== Input data

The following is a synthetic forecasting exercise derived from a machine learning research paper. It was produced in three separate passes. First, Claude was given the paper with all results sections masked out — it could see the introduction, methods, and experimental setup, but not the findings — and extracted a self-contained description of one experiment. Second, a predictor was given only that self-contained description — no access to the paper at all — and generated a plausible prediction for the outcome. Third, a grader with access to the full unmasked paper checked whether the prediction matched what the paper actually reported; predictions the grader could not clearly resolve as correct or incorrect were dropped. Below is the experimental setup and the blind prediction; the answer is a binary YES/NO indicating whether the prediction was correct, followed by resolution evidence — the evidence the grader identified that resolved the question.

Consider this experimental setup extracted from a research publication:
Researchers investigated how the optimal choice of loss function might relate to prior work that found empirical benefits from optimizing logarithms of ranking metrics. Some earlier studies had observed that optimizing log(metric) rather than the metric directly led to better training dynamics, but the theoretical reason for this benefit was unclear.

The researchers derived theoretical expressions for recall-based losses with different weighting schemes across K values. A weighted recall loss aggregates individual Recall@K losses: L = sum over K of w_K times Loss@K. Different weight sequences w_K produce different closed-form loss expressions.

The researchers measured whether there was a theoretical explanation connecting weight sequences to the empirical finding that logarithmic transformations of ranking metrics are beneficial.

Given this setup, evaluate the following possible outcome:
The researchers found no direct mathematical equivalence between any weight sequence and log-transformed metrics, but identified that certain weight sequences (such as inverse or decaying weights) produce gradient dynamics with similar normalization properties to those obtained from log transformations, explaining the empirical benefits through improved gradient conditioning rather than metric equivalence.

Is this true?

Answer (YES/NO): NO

====
== Input data

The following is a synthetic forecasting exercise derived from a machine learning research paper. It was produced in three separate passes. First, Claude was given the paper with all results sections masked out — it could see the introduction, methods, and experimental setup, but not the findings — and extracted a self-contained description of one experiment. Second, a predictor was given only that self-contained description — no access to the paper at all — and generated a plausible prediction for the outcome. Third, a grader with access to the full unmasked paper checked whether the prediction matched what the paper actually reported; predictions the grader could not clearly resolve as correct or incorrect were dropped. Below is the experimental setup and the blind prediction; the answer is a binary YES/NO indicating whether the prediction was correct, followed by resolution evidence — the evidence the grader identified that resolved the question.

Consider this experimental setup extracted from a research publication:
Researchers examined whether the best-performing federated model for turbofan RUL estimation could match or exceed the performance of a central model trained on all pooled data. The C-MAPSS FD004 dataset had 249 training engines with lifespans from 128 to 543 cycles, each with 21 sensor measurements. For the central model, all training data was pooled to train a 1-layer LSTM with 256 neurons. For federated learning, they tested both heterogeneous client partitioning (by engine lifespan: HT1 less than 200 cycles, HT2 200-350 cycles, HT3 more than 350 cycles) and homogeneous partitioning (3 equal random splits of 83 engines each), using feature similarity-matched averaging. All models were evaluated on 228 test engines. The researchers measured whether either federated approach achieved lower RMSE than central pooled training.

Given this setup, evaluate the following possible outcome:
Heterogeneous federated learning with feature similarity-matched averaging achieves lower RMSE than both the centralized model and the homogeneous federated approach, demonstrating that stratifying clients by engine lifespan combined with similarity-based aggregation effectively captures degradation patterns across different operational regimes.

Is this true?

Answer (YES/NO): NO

====
== Input data

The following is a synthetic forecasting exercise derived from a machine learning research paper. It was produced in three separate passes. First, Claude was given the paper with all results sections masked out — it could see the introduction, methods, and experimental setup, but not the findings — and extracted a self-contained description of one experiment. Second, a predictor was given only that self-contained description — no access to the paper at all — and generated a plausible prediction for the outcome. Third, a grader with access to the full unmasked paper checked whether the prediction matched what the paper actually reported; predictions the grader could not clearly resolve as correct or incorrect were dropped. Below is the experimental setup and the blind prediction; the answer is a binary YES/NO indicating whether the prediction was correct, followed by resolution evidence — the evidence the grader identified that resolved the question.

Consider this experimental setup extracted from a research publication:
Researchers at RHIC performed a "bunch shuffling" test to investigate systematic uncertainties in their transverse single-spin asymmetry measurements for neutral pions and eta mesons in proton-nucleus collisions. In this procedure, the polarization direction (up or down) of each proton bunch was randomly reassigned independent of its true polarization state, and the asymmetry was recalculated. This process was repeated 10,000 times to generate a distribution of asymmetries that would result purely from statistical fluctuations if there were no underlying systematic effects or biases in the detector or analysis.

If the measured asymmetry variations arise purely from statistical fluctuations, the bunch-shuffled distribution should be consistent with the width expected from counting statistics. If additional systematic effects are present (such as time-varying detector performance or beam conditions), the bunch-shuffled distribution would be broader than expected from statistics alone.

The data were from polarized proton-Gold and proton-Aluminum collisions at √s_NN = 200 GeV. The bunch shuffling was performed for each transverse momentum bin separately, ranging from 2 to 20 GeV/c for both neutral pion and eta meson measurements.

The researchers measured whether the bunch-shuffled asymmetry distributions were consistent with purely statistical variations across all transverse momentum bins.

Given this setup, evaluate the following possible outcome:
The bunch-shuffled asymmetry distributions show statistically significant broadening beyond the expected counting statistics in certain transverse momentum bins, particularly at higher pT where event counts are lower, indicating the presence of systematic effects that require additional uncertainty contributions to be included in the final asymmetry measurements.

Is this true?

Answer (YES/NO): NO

====

What you have to do —
How many lines in the listing contain the word "transformations"? Answer with the count and nothing else.

Exercise answer —
2